- **Task requirements**
Below are several entries. Transcribe exactly those lines that fall from the one with "Mooie vrouw sushi" through the one with "5 bedroom Villa for rent in Saint Raphael", end lines included.

- **Records to use**
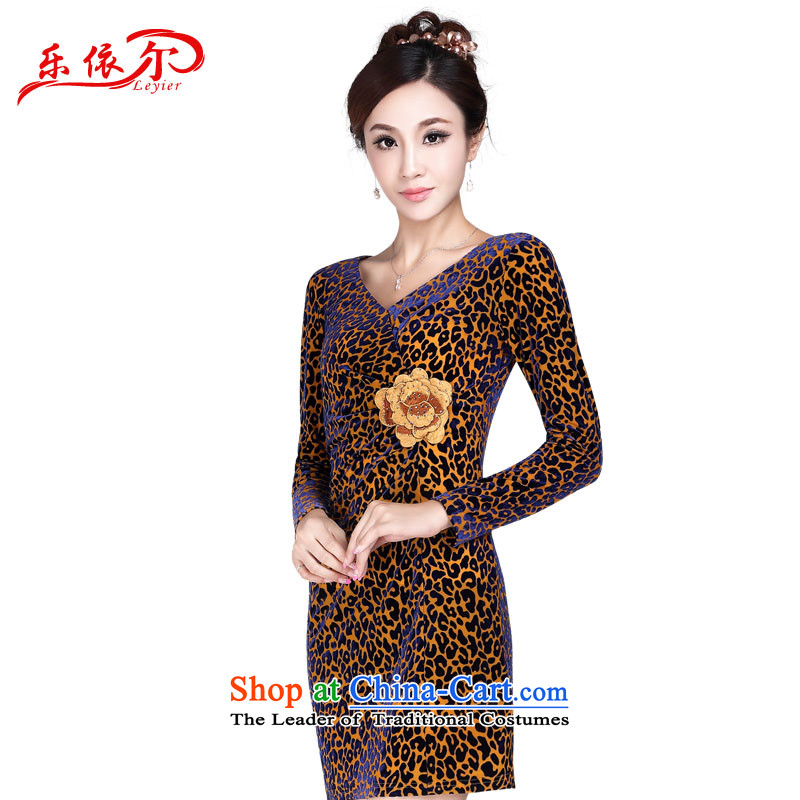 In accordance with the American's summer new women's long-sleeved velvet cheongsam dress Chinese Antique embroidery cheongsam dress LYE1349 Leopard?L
==
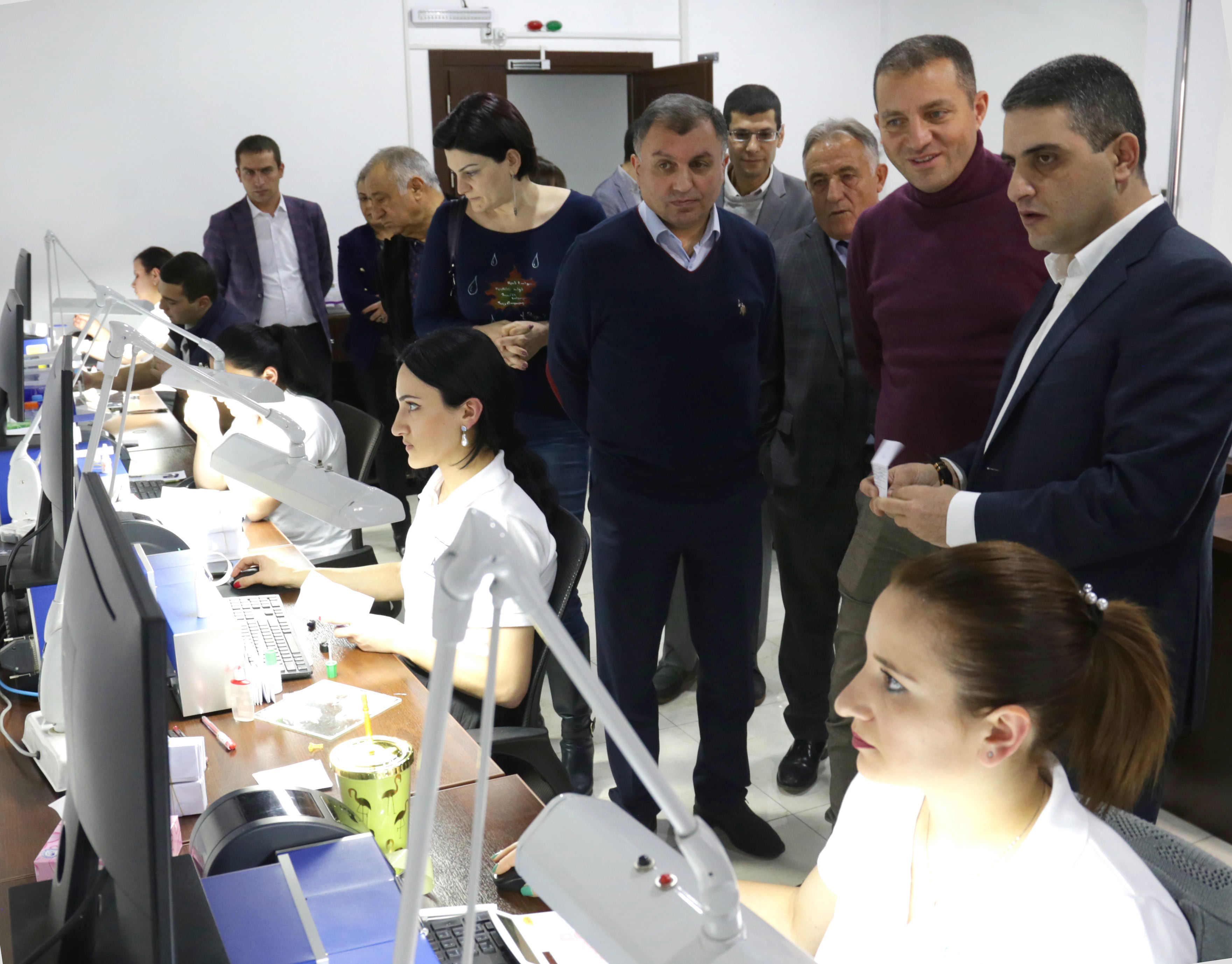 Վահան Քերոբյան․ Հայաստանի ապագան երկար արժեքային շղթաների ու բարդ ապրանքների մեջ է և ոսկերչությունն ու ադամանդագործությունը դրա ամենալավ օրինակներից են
...
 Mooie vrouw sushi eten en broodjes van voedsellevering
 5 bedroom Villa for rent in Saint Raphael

- **Task solution**
 Mooie vrouw sushi eten en broodjes van voedsellevering
 5 bedroom Villa for rent in Saint Raphael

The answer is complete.